** Opening Provided passage block **

FUNNY cake. Sorry Joe is ill, perhaps a piece of his Mom's cake will fix him right up?


----------



## kodie (Aug 24, 2004)

Aww... neat cake!  I would have came over to sing... but I am sick as well as your bf :brownbag: ...aw heck.. i would have came over anyway and coughed on you. hehe.. j/k I hope ur bf makes it up to you. 
You can always share the cake all the pups... hehe


----------



## dwerten (Oct 6, 2007)

that was so sweet of her and so creative - hope bf is feeling better soon


----------



## Reenie (May 1, 2008)

Happy Belated Birthday! That is SOME CAKE! Wow! I'm sorry your bf was sick and couldn't celebrate. I hope you enjoyed your special day anyway :biggrin:


----------



## Hunter's Mom (Dec 8, 2008)

** Closing Provided passage block **

### Requirement A
Translate this sentence from the cake thread into Spanish: "Sorry Joe is ill, perhaps a piece of his Mom's cake will fix him right up?"
### Requirement B
Return the stretch of the cake thread from "## kodie (Aug" through "it up to you.", copied word for word.
### Requirement C
Resume the cake thread after its last line.

** Opening Entries shown block **

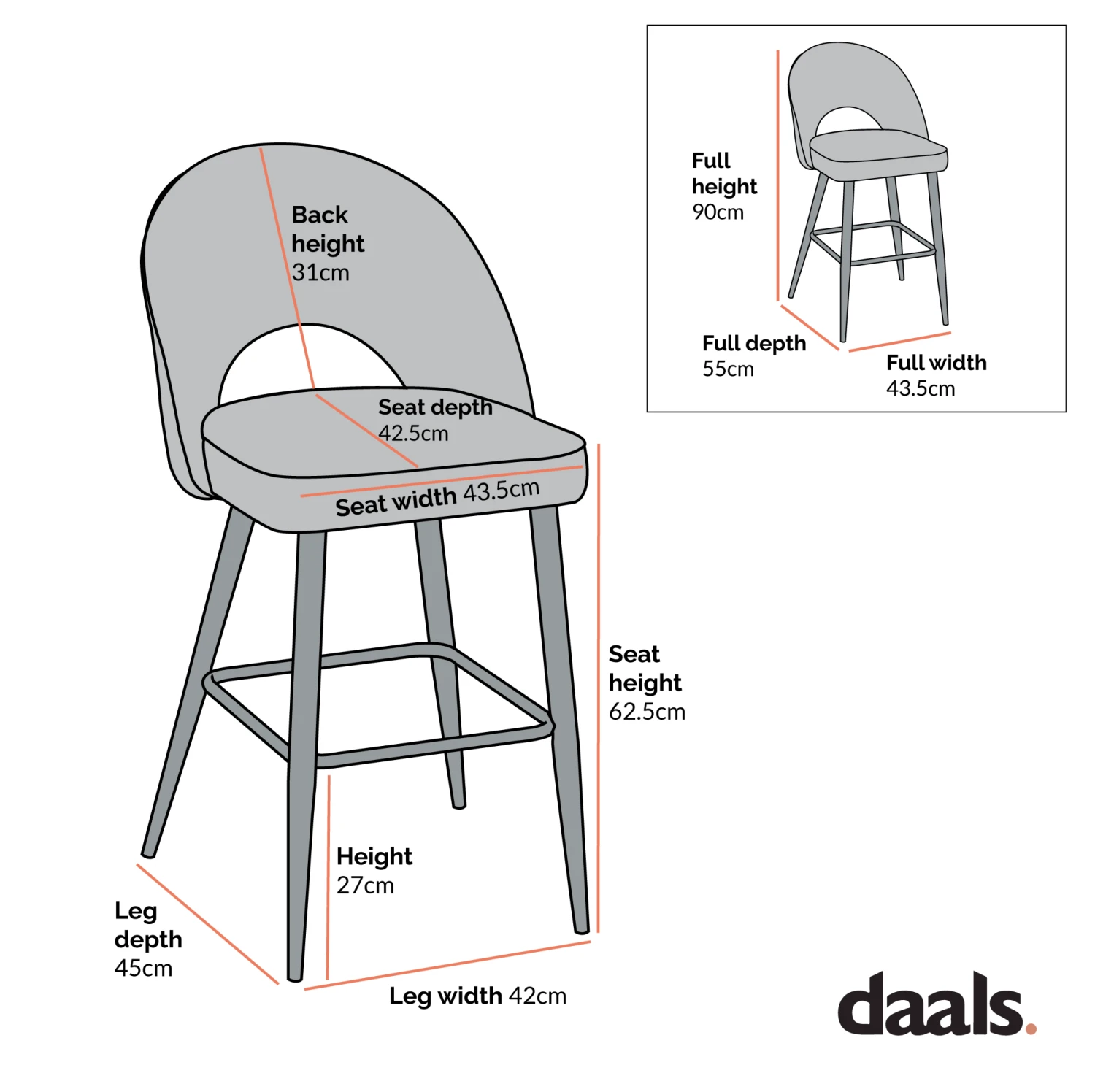 Back height 31cm

Seat depth 42.5cm

Seat width 43.5cm

Seat height 62.5cm

Height 27cm

Leg depth 45cm

Leg width 42cm

Full height 90cm

Full depth 55cm

Full width 43.5cm

daals.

** Closing Entries shown block **

### Task response A
Siento que Joe esté enfermo; ¿quizás un trozo del pastel de su mamá lo cure enseguida?

### Task response B
## kodie (Aug 24, 2004)

Aww... neat cake!  I would have came over to sing... but I am sick as well as your bf :brownbag: ...aw heck.. i would have came over anyway and coughed on you. hehe.. j/k I hope ur bf makes it up to you.

### Task response C
When did 30 become a hill??? I turn 30 next year and I thought I was still working on climbing - not cresting the first peak! YIKES!!!!

But I love the cake - its so adorable!


----------



## Gemma (Jan 19, 2006)

omg, the cake is so cute :smrofl: never seen anything like it

happy belated birthday :drinkup:


----------



## drclee (Jul 16, 2008)

Wow - that's a cool cake. And a whole lot of it!  Have a great birthday! I'm sure your malts will give you lots of wet kisses!


----------



## gatiger40 (Jun 7, 2007)

I'm hoping that's not what she thinks you look like like! Good golly. That would make me not want to eat the cake, butt crack and all! LOL!


----------



## Hunter's Mom (Dec 8, 2008)

QUOTE (Gatiger40 @ Feb 9 2009, 09:00 PM) index.php?act=findpost&pid=722952


> I'm hoping that's not what she thinks you look like like! Good golly. That would make me not want to eat the cake, butt crack and all! LOL! [/B]



The butt crack was my favorite part - I actually laughed out loud.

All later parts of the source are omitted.